東京五輪の閉幕から1年も「負の遺産」は消えない。今後も国民に負担がかかる経費問題をあらためて検証する

  • 小崎仁久●文 text by Kosaki Yoshihisa
  • photo by Kyodo News

「After TOKYO」
オリンピックを考える(1)

 東京五輪が閉幕してから1年が過ぎた。開催に関してさまざまな議論があった祭典の記憶は薄れつつあるが、いまだ多くの問題が残っている。オリンピックの在り方を検証する連載の第1回。開催前から疑問の声が挙がっていた経費問題について、当初の予定から大幅に膨れ上がった理由や経緯をあらためて振り返る。

当初の予定から経費が大幅にオーバーした東京五輪当初の予定から経費が大幅にオーバーした東京五輪この記事に関連する写真を見る***

「東京2020大会公式報告書」で公表された1兆4238億円。パラリンピックも含めた約4週間の"お祭り"の開催料としては、決して安くはない。しかし「東京オリンピック・パラリンピック競技大会組織委員会」は、6月末の組織解散の会見においても、55%の公費を含んだこの巨額経費を意に介す様子はまったくなかった。逆に、見通しとして公表していた額を下回ったと、自らを評価する有り様だ。

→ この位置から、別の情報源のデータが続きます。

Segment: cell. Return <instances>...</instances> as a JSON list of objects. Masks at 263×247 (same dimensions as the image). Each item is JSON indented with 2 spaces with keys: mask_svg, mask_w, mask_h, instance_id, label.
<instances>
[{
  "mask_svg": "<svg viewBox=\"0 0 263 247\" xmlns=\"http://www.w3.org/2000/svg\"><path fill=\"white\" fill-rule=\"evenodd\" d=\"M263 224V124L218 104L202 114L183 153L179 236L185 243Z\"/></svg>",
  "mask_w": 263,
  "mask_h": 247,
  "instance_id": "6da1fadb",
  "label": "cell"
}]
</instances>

 なぜならオリンピックの予算というものは、単なる数字の遊びに過ぎないからである。

 2011年から始まった東京の招致活動では、ロンドン五輪の成功に倣い、成熟した都市のインフラストラクチャーを利用し、「低予算でコンパクトなオリンピック」を謳い文句にした。当時の猪瀬直樹都知事は「誤解する人がいるので言う。東京五輪は、世界一カネのかからないオリンピックなのです」と豪語していた。2013年、国際オリンピック委員会(IOC)に提出した立候補ファイルには、大会組織委員会予算3013億円、非大会組織委員会予算4327億円と記されている。

 非大会組織委員会予算について、IOCは「直接オリンピック開催に関係がないモノの費用」と定めている。しかし、なぜかそこには競技のために新設される競技場、選手村、MPC/IBCと呼ばれるメディアセンターの建設費も含まれる。それらは開催都市が"勝手に"建設するもののため、費用は組織委員会やIOCではなく、開催都市が負担することとなる。

 それでも公費を含め計7340億円が招致段階の予算だったが、組織委員会としては最終的に倍増しようとも責任はない。7340億円はあくまでも、すでに解散した「東京2020オリンピック・パラリンピック招致委員会」が立てた予算であり、組織委員会のそれではないというロジックである(言うまでもなく、組織委員会は招致委員会の仕事を引き継いでいる)。